Outre la mise en place du cadre légaldes investissements et les directives du PND, plusieurs mesures sont destinées à soutenir le secteur industriel, notamment en lui donnant accès à des infrastructures de production performantes. Le programme a consisté en la rationalisation de terrains disponibles, la réhabilitation de la zone de Yopougon, l’aménagement de la nouvelle zone du PK24… Le guichet unique du permis de construire, désormais opérationnel, a facilité les nouvelles implantations.

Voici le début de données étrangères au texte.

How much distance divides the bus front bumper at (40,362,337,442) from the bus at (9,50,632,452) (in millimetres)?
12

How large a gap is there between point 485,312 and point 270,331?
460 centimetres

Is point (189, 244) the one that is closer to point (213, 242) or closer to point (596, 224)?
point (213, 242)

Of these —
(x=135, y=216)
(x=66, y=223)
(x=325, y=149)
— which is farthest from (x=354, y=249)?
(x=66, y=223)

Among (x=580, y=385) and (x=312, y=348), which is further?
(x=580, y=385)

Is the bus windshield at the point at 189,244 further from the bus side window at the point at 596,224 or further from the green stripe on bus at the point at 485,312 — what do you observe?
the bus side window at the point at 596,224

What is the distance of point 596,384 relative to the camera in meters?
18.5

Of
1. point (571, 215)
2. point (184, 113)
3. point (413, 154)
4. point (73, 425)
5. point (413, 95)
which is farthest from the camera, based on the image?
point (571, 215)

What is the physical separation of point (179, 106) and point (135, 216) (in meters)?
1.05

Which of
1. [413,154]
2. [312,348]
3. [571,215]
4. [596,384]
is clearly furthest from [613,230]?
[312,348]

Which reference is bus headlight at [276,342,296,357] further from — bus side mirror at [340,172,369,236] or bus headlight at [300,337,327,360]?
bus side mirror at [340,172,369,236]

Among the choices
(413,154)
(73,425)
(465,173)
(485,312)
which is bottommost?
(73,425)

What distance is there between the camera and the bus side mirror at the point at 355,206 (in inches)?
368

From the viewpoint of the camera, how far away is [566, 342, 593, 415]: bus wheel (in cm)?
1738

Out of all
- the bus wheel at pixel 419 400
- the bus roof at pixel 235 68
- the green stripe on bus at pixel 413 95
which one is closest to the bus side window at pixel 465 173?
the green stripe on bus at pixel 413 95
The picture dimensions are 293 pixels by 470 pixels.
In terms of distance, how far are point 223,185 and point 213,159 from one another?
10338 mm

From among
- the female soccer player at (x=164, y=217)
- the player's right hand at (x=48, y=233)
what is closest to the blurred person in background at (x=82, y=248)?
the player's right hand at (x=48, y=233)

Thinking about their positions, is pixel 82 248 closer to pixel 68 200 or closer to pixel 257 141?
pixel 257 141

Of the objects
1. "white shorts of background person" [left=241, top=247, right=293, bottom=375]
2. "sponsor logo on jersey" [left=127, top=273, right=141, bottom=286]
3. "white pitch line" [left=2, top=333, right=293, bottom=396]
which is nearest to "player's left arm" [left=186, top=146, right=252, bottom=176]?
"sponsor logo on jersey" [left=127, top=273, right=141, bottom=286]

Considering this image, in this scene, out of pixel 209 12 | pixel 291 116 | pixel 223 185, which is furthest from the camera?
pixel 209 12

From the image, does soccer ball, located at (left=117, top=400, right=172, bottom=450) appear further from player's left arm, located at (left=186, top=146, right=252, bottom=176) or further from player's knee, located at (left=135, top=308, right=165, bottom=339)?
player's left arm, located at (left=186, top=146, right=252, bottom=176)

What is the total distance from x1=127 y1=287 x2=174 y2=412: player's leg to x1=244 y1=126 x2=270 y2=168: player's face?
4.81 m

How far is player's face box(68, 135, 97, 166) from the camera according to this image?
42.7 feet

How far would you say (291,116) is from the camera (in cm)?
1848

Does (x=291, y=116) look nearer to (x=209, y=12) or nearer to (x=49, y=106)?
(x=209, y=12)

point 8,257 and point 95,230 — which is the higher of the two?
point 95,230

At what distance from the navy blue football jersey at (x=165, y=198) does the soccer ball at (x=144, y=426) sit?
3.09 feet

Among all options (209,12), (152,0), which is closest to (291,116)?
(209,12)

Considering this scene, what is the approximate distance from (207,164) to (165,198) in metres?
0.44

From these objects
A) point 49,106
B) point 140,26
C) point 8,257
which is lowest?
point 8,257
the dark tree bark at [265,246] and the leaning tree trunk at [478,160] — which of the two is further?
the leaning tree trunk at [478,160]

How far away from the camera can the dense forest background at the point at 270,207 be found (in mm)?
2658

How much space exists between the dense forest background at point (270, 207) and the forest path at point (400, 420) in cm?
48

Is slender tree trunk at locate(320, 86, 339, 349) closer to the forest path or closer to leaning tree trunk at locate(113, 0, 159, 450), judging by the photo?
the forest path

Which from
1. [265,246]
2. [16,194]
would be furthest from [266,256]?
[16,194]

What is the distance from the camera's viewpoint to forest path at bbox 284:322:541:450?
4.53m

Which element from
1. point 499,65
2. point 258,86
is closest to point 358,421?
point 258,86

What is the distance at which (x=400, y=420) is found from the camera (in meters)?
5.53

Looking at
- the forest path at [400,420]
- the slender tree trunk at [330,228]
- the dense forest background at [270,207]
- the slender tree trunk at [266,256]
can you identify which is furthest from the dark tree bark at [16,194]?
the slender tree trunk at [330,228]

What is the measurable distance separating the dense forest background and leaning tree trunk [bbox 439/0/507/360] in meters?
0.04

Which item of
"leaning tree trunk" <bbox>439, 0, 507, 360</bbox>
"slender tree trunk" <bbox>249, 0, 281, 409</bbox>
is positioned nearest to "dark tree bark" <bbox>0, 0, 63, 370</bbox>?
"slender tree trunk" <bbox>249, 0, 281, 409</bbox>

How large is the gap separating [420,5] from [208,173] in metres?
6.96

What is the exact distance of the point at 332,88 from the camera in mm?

Il faut également s’accorder aux standards de qualité et de conformité internationaux. Le gouvernement a donc commencé plusieurs actions de promotion et de développement, dont la signature d’un nouveau contrat avec Codinorm, à qui sont confiées l’élaboration des normes et la gestion de la marque nationale de conformité. Cela concerne aussi la promotion des meilleures entreprises inscrites dans la démarche qualité, ou le fait d’accueillir le siège du Système ouest africain d’accréditation (SOAC) à Abidjan, et la création du Comité national de lutte contre la contrefaçon (CNLC).